§ WHAT THE TASK ASKS:
Write out the records word for word.
*** Opening of SUPPLIED RECORDS ***
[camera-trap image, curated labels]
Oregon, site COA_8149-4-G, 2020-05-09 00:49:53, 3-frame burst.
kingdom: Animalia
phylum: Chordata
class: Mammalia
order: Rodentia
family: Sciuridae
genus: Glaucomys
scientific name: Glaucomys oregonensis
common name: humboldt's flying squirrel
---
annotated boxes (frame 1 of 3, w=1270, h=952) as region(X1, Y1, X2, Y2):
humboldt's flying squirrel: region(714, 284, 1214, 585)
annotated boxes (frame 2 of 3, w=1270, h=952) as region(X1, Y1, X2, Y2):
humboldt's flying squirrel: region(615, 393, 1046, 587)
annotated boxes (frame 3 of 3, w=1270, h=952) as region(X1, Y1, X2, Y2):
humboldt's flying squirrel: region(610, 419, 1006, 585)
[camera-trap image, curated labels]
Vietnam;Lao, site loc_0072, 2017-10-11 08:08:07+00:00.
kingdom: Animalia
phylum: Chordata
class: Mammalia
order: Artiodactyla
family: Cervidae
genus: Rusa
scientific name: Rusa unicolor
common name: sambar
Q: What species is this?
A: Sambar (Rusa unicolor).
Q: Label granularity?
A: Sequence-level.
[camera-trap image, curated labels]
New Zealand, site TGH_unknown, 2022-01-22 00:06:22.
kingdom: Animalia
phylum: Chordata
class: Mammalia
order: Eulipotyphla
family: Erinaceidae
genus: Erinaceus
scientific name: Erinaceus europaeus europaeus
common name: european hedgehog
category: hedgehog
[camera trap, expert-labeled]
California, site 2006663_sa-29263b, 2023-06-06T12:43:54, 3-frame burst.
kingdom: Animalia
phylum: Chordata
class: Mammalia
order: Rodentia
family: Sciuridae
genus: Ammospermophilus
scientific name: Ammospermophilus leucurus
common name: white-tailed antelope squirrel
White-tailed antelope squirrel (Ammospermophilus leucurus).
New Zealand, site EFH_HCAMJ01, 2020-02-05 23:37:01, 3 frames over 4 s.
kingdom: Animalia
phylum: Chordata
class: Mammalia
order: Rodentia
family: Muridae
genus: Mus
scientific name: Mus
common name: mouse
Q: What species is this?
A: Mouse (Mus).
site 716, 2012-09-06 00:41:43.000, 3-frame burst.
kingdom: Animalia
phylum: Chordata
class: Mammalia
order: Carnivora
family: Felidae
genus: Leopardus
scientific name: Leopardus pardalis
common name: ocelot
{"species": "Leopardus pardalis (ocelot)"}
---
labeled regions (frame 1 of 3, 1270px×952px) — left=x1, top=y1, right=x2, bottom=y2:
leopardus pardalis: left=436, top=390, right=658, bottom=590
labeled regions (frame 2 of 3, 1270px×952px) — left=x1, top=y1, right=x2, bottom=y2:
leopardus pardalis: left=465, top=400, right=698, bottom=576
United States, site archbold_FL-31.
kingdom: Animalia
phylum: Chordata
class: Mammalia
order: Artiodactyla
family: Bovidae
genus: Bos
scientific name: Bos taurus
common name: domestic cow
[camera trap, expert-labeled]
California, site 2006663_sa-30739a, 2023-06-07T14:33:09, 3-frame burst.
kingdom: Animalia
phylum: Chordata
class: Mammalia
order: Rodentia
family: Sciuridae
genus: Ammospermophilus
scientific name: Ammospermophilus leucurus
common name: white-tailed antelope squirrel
*** Close of SUPPLIED RECORDS ***
§ RESULT OF THE EXERCISE:
[camera-trap image, curated labels]
Oregon, site COA_8149-4-G, 2020-05-09 00:49:53, 3-frame burst.
kingdom: Animalia
phylum: Chordata
class: Mammalia
order: Rodentia
family: Sciuridae
genus: Glaucomys
scientific name: Glaucomys oregonensis
common name: humboldt's flying squirrel
---
annotated boxes (frame 1 of 3, w=1270, h=952) as region(X1, Y1, X2, Y2):
humboldt's flying squirrel: region(714, 284, 1214, 585)
annotated boxes (frame 2 of 3, w=1270, h=952) as region(X1, Y1, X2, Y2):
humboldt's flying squirrel: region(615, 393, 1046, 587)
annotated boxes (frame 3 of 3, w=1270, h=952) as region(X1, Y1, X2, Y2):
humboldt's flying squirrel: region(610, 419, 1006, 585)
[camera-trap image, curated labels]
Vietnam;Lao, site loc_0072, 2017-10-11 08:08:07+00:00.
kingdom: Animalia
phylum: Chordata
class: Mammalia
order: Artiodactyla
family: Cervidae
genus: Rusa
scientific name: Rusa unicolor
common name: sambar
Q: What species is this?
A: Sambar (Rusa unicolor).
Q: Label granularity?
A: Sequence-level.
[camera-trap image, curated labels]
New Zealand, site TGH_unknown, 2022-01-22 00:06:22.
kingdom: Animalia
phylum: Chordata
class: Mammalia
order: Eulipotyphla
family: Erinaceidae
genus: Erinaceus
scientific name: Erinaceus europaeus europaeus
common name: european hedgehog
category: hedgehog
[camera trap, expert-labeled]
California, site 2006663_sa-29263b, 2023-06-06T12:43:54, 3-frame burst.
kingdom: Animalia
phylum: Chordata
class: Mammalia
order: Rodentia
family: Sciuridae
genus: Ammospermophilus
scientific name: Ammospermophilus leucurus
common name: white-tailed antelope squirrel
White-tailed antelope squirrel (Ammospermophilus leucurus).
New Zealand, site EFH_HCAMJ01, 2020-02-05 23:37:01, 3 frames over 4 s.
kingdom: Animalia
phylum: Chordata
class: Mammalia
order: Rodentia
family: Muridae
genus: Mus
scientific name: Mus
common name: mouse
Q: What species is this?
A: Mouse (Mus).
site 716, 2012-09-06 00:41:43.000, 3-frame burst.
kingdom: Animalia
phylum: Chordata
class: Mammalia
order: Carnivora
family: Felidae
genus: Leopardus
scientific name: Leopardus pardalis
common name: ocelot
{"species": "Leopardus pardalis (ocelot)"}
---
labeled regions (frame 1 of 3, 1270px×952px) — left=x1, top=y1, right=x2, bottom=y2:
leopardus pardalis: left=436, top=390, right=658, bottom=590
labeled regions (frame 2 of 3, 1270px×952px) — left=x1, top=y1, right=x2, bottom=y2:
leopardus pardalis: left=465, top=400, right=698, bottom=576
United States, site archbold_FL-31.
kingdom: Animalia
phylum: Chordata
class: Mammalia
order: Artiodactyla
family: Bovidae
genus: Bos
scientific name: Bos taurus
common name: domestic cow
[camera trap, expert-labeled]
California, site 2006663_sa-30739a, 2023-06-07T14:33:09, 3-frame burst.
kingdom: Animalia
phylum: Chordata
class: Mammalia
order: Rodentia
family: Sciuridae
genus: Ammospermophilus
scientific name: Ammospermophilus leucurus
common name: white-tailed antelope squirrel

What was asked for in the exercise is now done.